Could you print each entry below verbatim while omitting the pictures?

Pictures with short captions
--- --- ---

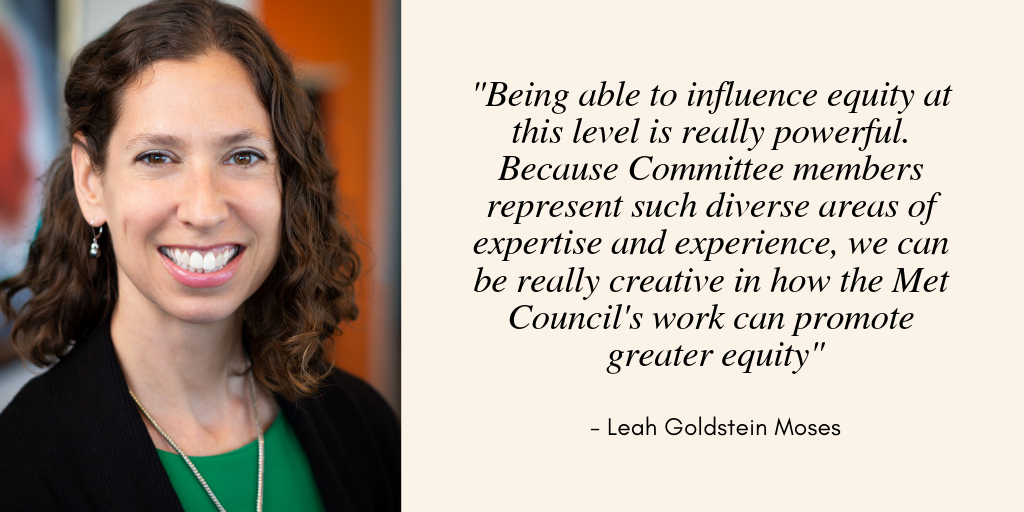"Headshot of Leah Goldstein Moses and a quote from her that says ""Being able to influence equity at this level is really powerful. Because Committee members represent such diverse areas of expertise and experience, we can be really creative in how the Met Council's work can promote greater equity"""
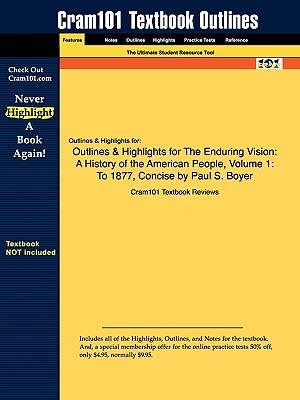 Outlines & Highlights for the Enduring Vision: A History of the American People, Dolphin Edition by Paul S. Boyer - Cram101 Textbook Reviews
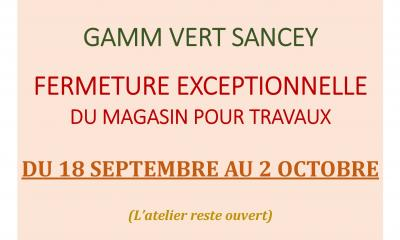 FERMETURE DU MAGASIN DE SANCEY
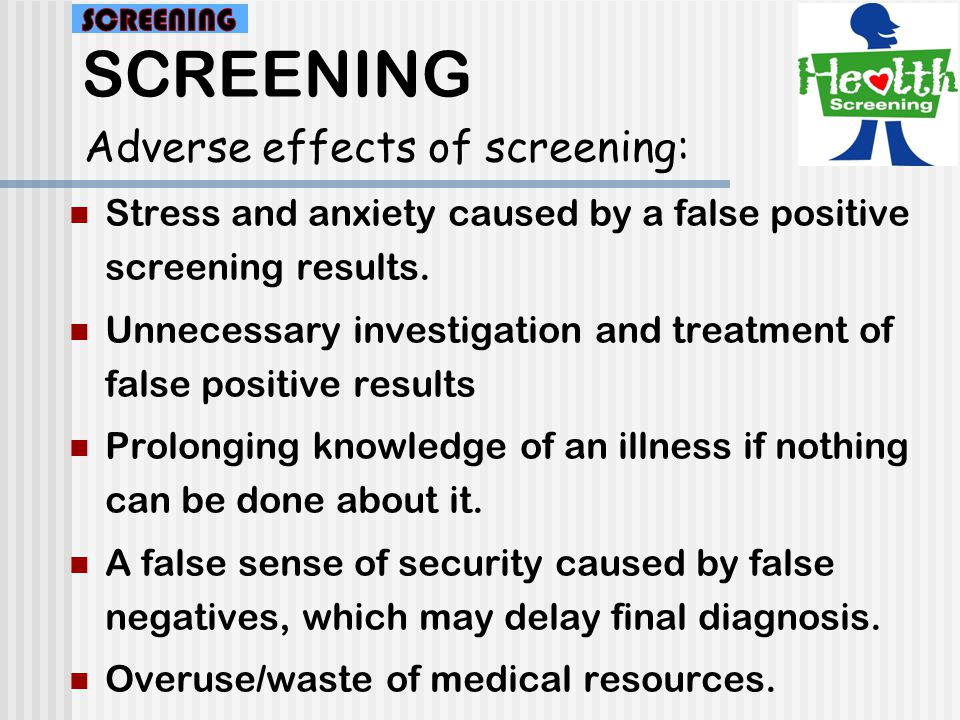 SCREENING Adverse effects of screening:
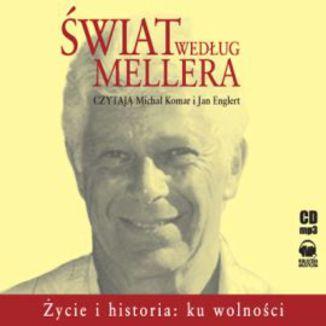 Okładka książki Świat według Mellera. Życie i historia - ku wolności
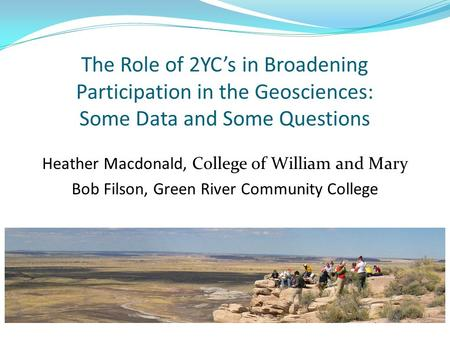 The Role of 2YC's in Broadening Participation in the Geosciences: Some Data and Some Questions Heather Macdonald, College of William and Mary Bob Filson,
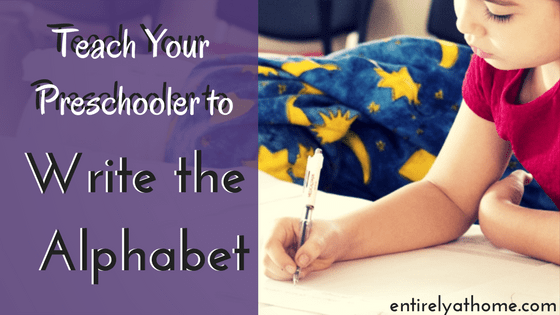 Teach your Preschooler to Write the Alphabet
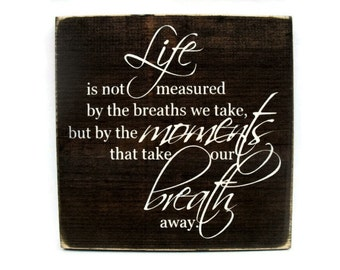 Inspirational Rustic Wood Sign Wall Hanging Home Decor  - Life is Not Measured by the Breaths We Take (#1296)
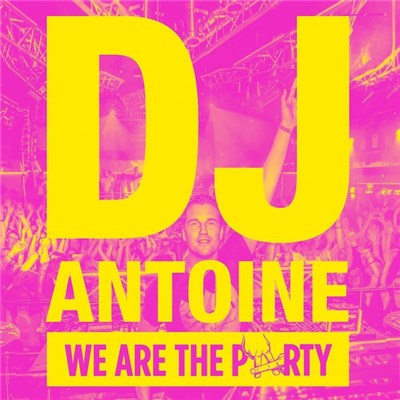 DJ Antoine - We Are The Party download mp3 flac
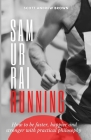 Samurai Running: How to be faster, happier and stronger with practical philosophy Cover Image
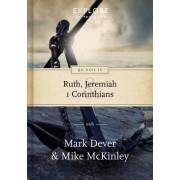 90 Days in Ruth, Jeremiah, and 1 Corinthians: Explore by the Book (Vol 1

--- --- ---

◆ ANSWER SECTION:
"Headshot of Leah Goldstein Moses and a quote from her that says ""Being able to influence equity at this level is really powerful. Because Committee members represent such diverse areas of expertise and experience, we can be really creative in how the Met Council's work can promote greater equity"""
 Outlines & Highlights for the Enduring Vision: A History of the American People, Dolphin Edition by Paul S. Boyer - Cram101 Textbook Reviews
 FERMETURE DU MAGASIN DE SANCEY
 SCREENING Adverse effects of screening:
 Okładka książki Świat według Mellera. Życie i historia - ku wolności
 The Role of 2YC's in Broadening Participation in the Geosciences: Some Data and Some Questions Heather Macdonald, College of William and Mary Bob Filson,
 Teach your Preschooler to Write the Alphabet
 Inspirational Rustic Wood Sign Wall Hanging Home Decor  - Life is Not Measured by the Breaths We Take (#1296)
 DJ Antoine - We Are The Party download mp3 flac
 Samurai Running: How to be faster, happier and stronger with practical philosophy Cover Image
 90 Days in Ruth, Jeremiah, and 1 Corinthians: Explore by the Book (Vol 1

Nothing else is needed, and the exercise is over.